Professor of Philosophy Emeritus (1929-2015)

Interests: Philosophy of Language, Mathematical and Philosophical Logic, Epistemology, Philosophy of Science (including Cognitive Science), Philosophy of Mathematics, History of Philosophy (Aristotle, Descartes, Kant, Peirce, Wittgenstein)

After a sojourn at Harvard as a Junior Fellow (1956-59), Jaakko Hintikka held professorial appointments at the University of Helsinki, the Academy of Finland, and Florida State University. From 1965 to 1982 Dr. Hintikka was also associated with Stanford University, and in 1990 joined Boston University.

Dr. Hintikka is known as the main architect of game-theoretical semantics and of the interrogative approach to inquiry, and also as one of the architects of distributive normal forms, possible-worlds semantics, tree methods, infinitely deep logics, and the present-day theory of inductive generalization. He has authored or co-authored over 30 books and monographs that have appeared in nine languages. Five volumes of his Selected Papers (Kluwer Academic) appeared in 1996-2003. Jaakko Hintikka has edited or co-edited 17 volumes and authored or co-authored over 300 scholarly papers. A comprehensive examination of his thought appeared in 2006 as the volume The Philosophy of Jaakko Hintikka in the series Library of Living Philosophers.

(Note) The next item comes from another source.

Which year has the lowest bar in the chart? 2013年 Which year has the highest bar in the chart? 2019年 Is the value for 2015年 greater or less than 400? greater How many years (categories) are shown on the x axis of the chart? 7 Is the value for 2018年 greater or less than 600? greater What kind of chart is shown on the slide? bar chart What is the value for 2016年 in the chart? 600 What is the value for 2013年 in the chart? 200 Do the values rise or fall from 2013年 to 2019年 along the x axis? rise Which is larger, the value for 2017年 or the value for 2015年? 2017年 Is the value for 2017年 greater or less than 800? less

The honors Jaakko Hintikka has received include the John Locke Lectureship at Oxford (1964), the Hägerström Lectureship at Uppsala (1983), the Immanuel Kant Lectureship at Stanford (1985), the Wihuri International Prize (1976), a Guggenheim Fellowship (1979-80), and honorary doctorates from the University of Liège (1984), the Jagiellonian University of Cracow (1995), and the Universities of Uppsala (2000), Oulu (2002), and Turku (2003). Most recently, he has been awarded the Rolf Schock Prize for Logic and Philosophy (2005) for his pioneering contributions to the logical analysis for modal concepts, in particular the concepts of knowledge and belief.